**Text excerpt**:
◆ ◆ ◆ ◆ ◆ ◆ ◆
Agree with Mr Ron have the same nailer would not shoot HF nails but would shoot Bostitch/ Porter Cable name brand ones.Had to exchange three guns to find this out mainly after a good friend educated me on this fact. MT_Stringer you may want to try the better nails worked for me.


----------



## sawdust703 (Jul 6, 2014)

I use several sizes of HF nails in my nail guns, & have never had any issues, but it could be your issue, I suppose. I don't know if I'd go so far as to say that a higher dollar brand name nail will solve your problem, but it would sure be worth a try. Another brand name that is reasonably affordable, & dependable is the Grip Rite line. You can get them at your big box stores, and most lumber yards. Having to agree with MrRon on one account, I'm not financially well off neither, & most of my tools are used or "antiques", but my tools are well taken care of. Whether they be HF tools, or any other name brand. I guess that is one of the things that fascinates me most about this forum. I've read time & time again about how folks cant get a tool they just purchased to do this or that, or they have a tool they are trying to get to do something it wasn't even designed to do. I was raised old school. Ya respect & take care of what you have, even if ain't much, & DON"T use the tool for anything more than what was designed to do. My apologies for the ramble, but my point is basically the same as MrRons. Take the time to understand your equipment, and figure it out, & then other issues will be easier to understand. Again, my apologies for rufflin' any feathers, or buttin' in, just a few more cents worth. thank you.


----------
◆ ◆ ◆ ◆ ◆ ◆ ◆
**Given problem 1**:
Please say whether each statement below agrees with the forum excerpt on nail guns. Answer yes or no and quote the words of the excerpt that decide it.
(a) The first poster had to exchange three guns before learning the cause of the problem.
(b) According to sawdust703, Grip Rite nails are sold only online.
(c) sawdust703 reports having frequent trouble with HF nails.
◆ ◆ ◆ ◆ ◆ ◆ ◆
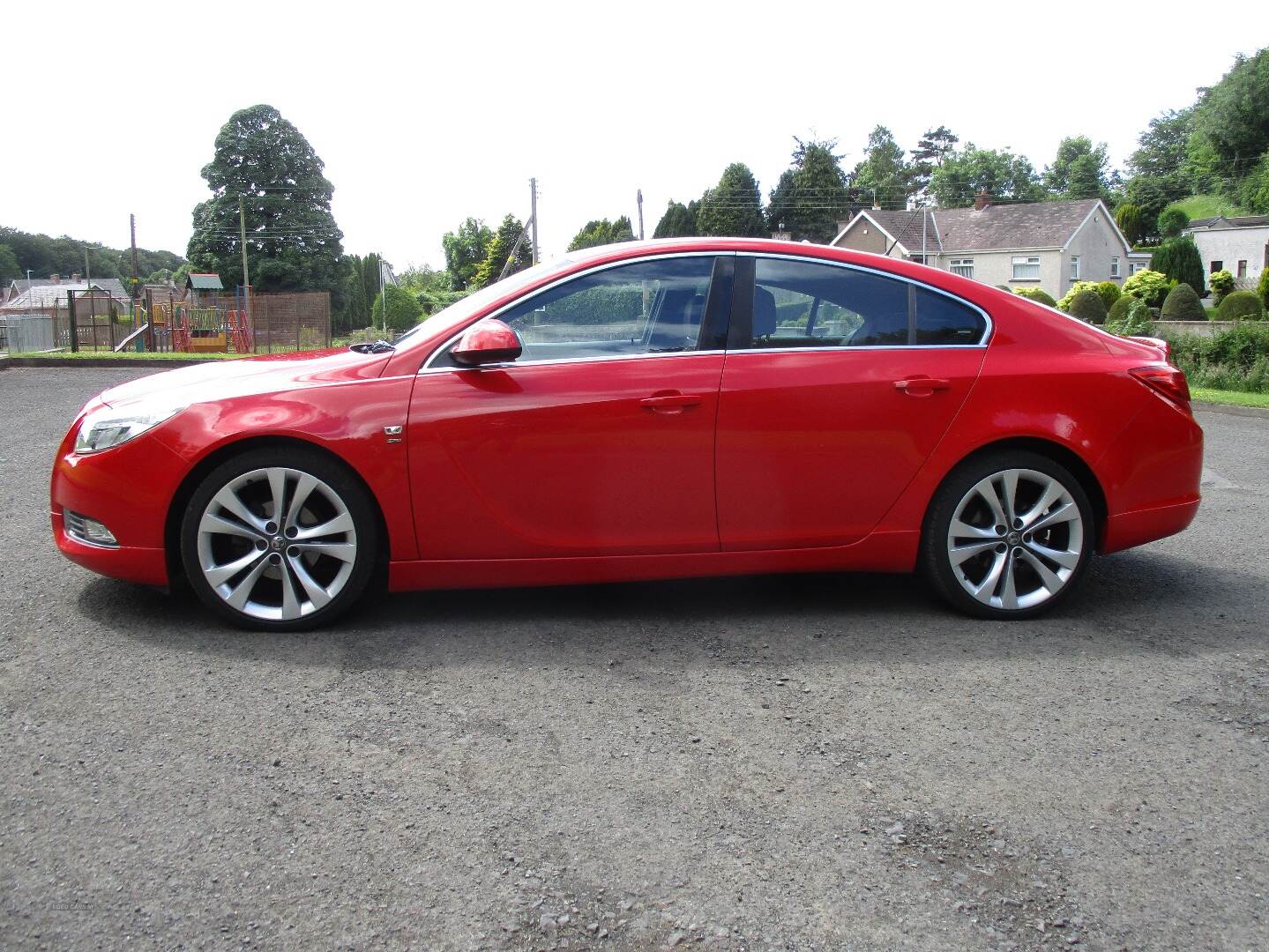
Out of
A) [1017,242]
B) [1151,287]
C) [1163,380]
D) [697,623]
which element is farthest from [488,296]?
[1017,242]

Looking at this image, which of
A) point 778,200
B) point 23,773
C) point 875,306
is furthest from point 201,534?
point 778,200

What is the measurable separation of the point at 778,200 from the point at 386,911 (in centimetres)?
8822

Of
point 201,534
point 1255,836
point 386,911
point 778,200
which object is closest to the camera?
point 386,911

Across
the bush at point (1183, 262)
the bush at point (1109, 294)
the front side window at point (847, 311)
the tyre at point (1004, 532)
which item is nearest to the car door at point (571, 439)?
the front side window at point (847, 311)

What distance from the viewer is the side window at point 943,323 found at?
4770 millimetres

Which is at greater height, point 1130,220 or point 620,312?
point 1130,220

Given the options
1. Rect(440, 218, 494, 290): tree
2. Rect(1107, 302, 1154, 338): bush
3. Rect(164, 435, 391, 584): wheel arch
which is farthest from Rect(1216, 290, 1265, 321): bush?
Rect(440, 218, 494, 290): tree

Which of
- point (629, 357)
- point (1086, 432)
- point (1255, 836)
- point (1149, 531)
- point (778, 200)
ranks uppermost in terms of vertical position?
point (778, 200)

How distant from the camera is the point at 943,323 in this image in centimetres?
479

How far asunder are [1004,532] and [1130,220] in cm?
9568

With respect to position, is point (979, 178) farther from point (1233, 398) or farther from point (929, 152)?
point (1233, 398)

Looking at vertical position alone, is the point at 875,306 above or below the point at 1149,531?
above

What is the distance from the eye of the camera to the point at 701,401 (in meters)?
4.49

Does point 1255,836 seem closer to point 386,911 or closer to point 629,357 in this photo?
point 386,911
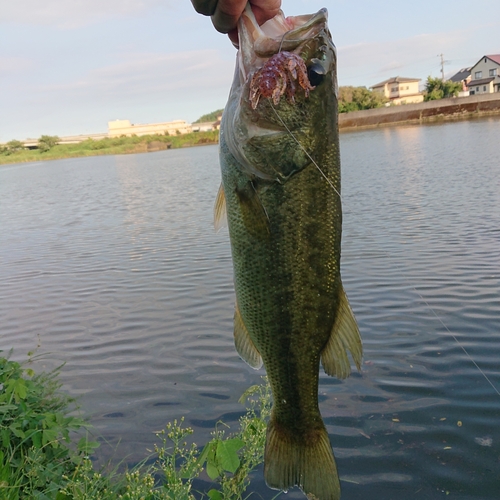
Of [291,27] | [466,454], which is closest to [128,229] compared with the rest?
[466,454]

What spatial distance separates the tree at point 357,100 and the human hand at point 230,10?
86857 millimetres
◆ ◆ ◆ ◆ ◆ ◆ ◆
**Given problem 2**:
In the records, write out everything from the line containing "Of [291,27] |" down to the last line, with both ends included.

**Task result 1**:
(a) Yes: "Had to exchange three guns to find this out"
(b) No: "You can get them at your big box stores, and most lumber yards."
(c) No: "I use several sizes of HF nails in my nail guns, & have never had any issues"

**Task result 2**:
Of [291,27] | [466,454], which is closest to [128,229] compared with the rest?
[466,454]

What spatial distance separates the tree at point 357,100 and the human hand at point 230,10?
86857 millimetres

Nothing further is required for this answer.